Kenyan authorities say the ongoing drought that has left millions of people in need of food aid is also forcing tens of thousands of children in herder communities to drop out of school. Kenya declared a national disaster from the drought in September last year, but it could also be looking at a disaster for education.
Piles of dismembered animal carcasses can be found everywhere in the wake of the devastating drought that has left nearly 4.5 million people in need of aid.
In the village of Quley, in northeast Kenya’s Wajir County, 11-year-old Nadir Mohamed and two of his seven siblings were pulled out of school in August to take care of the family’s livestock.
Their mother, Hindiya Abdi, said the family was forced to move to greener pastures or else the animals would have died, and they would have starved.
“I would have liked the children to remain in school,” she said in Somali. “But we needed their help to survive.”
In the village of Karu, 17-year-old Sadik Dakane arrived at one of the few working boreholes in the area after trekking for two hours under the scorching sun to fetch the much-needed water.
“I left school when the drought struck,” he said in Somali. “My father moved with his cattle to Somalia, leaving my mother and me behind.”
The U.N. Children’s Fund (UNICEF) said in a report last month that more than 400,000 Kenyan students have been affected by the drought and estimated that 66,000 have dropped out of school nationwide.
But the situation for children’s education might be worse.
Sources told VOA that official estimates not yet released show 100,000 children have dropped out of school in just three counties in northeastern Kenya — Garissa, Mandera and Wajir.
Hashim Elmoge, a local good governance activist, is concerned about the long-term impact on the kids’ future.
“If this trend continues, the rate at which pupils are dropping out of schools, then we risk witnessing the largest drop-out rate, the life of an entire generation is at risk and you know what that will mean; producing a generation that does not have quality education,” Elmoge said. “Then there will be a burden — you know, drug abuse, insecurity, terror networks, radicalization and the whole nation is at risk.”

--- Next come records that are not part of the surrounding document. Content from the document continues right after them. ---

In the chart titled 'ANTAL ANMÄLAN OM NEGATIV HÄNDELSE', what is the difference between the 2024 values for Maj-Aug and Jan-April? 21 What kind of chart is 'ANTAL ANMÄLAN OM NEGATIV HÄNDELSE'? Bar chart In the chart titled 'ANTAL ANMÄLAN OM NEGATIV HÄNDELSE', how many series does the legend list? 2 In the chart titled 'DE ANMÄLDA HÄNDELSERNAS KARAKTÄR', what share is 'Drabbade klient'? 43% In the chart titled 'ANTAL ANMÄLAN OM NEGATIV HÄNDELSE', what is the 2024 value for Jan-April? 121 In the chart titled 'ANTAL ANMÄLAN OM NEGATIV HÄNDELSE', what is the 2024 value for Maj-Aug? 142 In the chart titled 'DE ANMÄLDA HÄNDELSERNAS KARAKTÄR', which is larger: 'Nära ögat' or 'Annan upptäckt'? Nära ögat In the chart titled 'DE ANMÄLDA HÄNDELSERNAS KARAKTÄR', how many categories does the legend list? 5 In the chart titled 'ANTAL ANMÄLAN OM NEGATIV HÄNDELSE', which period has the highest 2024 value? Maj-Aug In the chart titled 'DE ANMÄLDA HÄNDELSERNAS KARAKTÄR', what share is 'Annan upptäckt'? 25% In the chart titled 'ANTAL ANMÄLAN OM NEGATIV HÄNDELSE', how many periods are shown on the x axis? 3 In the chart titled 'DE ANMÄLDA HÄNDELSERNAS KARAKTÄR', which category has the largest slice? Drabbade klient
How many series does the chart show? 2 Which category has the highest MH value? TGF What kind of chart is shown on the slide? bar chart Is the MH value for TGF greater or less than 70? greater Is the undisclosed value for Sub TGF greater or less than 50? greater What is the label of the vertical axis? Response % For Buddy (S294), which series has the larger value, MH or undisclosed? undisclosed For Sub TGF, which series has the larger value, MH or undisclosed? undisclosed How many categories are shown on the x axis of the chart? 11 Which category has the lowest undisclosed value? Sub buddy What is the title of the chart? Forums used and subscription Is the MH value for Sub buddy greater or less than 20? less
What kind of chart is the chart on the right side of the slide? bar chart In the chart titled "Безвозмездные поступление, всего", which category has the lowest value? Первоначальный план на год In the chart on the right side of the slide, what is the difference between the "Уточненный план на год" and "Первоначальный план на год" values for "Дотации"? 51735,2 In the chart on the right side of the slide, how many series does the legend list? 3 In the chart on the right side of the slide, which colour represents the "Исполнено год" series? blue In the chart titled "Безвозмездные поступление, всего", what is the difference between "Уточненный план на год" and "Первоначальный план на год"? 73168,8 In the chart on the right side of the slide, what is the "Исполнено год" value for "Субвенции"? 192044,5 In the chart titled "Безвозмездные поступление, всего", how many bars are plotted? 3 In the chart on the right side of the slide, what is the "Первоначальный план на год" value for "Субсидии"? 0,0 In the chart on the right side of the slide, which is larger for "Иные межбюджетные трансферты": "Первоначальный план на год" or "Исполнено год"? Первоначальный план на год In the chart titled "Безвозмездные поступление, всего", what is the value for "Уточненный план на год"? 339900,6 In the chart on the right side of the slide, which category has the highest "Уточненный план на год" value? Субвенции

To lessen the impact of the drought, government and aid groups have been sinking more boreholes and bringing emergency food to herders and their livestock.
However, Jilo Roba, the coordinator of the children department in Wajir County, said the needs are too great, and efforts to increase school attendance among the nomadic herder communities are taking a hit.
“The gains that have been made in the past are being reversed by the current severe La Nina drought,” Roba said.
Officials and activists worry if rain doesn’t come soon, more herder families will take their children out of school, and it could take months or even years to get them back in the classroom.